Peut-être ton mari agit-il ainsi, mais côté responsabilités, je n'approuve pas tes propos. Non. Je ne fais plus partie de leur quotidien... je ne le sais que trop. Mais cela ne m'empêche pas de continuer à être leur père et à être leur conseiller... lorsqu'ils ont besoin de mon soutien. Et cela, ils continuerons à le faire lorsqu'ils seront autonomes. Non mais. Fais-leur donc confiance à tes enfants! Vont-ils toujours être à la maison à se morfondre du départ de leur père? S'il y a des questions que tu juges pertinentes pour que leur père intervienne, n'hésite pas. Dis-le leur.
"...Mais je suis restée près de mon mari et j'ai affronté avec lui ses peurs, ses craintes, sa souffrance. Et nous nous avons grandit dans cet amour. ..."

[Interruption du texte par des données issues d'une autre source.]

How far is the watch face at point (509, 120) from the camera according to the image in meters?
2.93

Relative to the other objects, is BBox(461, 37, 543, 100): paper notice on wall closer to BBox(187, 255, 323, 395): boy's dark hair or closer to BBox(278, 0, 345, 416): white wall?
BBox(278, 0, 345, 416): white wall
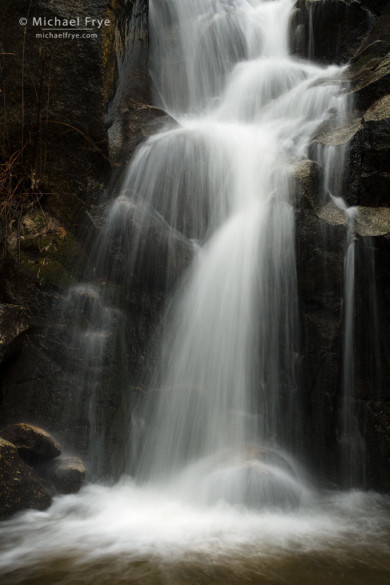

J'ai fait la même chose. Je n'ai fait que ça. Mais on dirait que ce n'était pas assez. Je ne veux pas comparer la situation de ton mari avec la mienne, parce que je crois qu'ils y a des différences, mais qu'en était-il de mes propres souffrances? Oh bien sûr! Ma femme m'a soutenu, épaulé, consolé... mais en ce qui a trait à notre amour, à notre vie de couple, son implication émotive était trop grande pour qu'elle puisse m'aider. J'essaie de te faire comprendre que je n'ai pas jetté la serviette au premier pépin venu. Des pépins, il y en a eu tout au long de notre vie commune. On les réglait un à un, parfois quelques uns à la fois. Mais un jour, il y a plus de dix ans de cela, alors que j'étais toujours follement amoureux d'elle, je le lui ai dit... que j'étais follement amoureux d'elle. Elle m'a répondu que ce n'était pas son cas. Elle m'aimait, certes, mais pas de la même manière. J'étais son meilleur ami, son confident. J'aurais tellement aimé être son amant aussi! Aujourd'hui, non seulement suis-je l'amant de ma nouvelle compagne, mais en plus, je suis son ami, son confident. Et de son côté, c'est la même chose.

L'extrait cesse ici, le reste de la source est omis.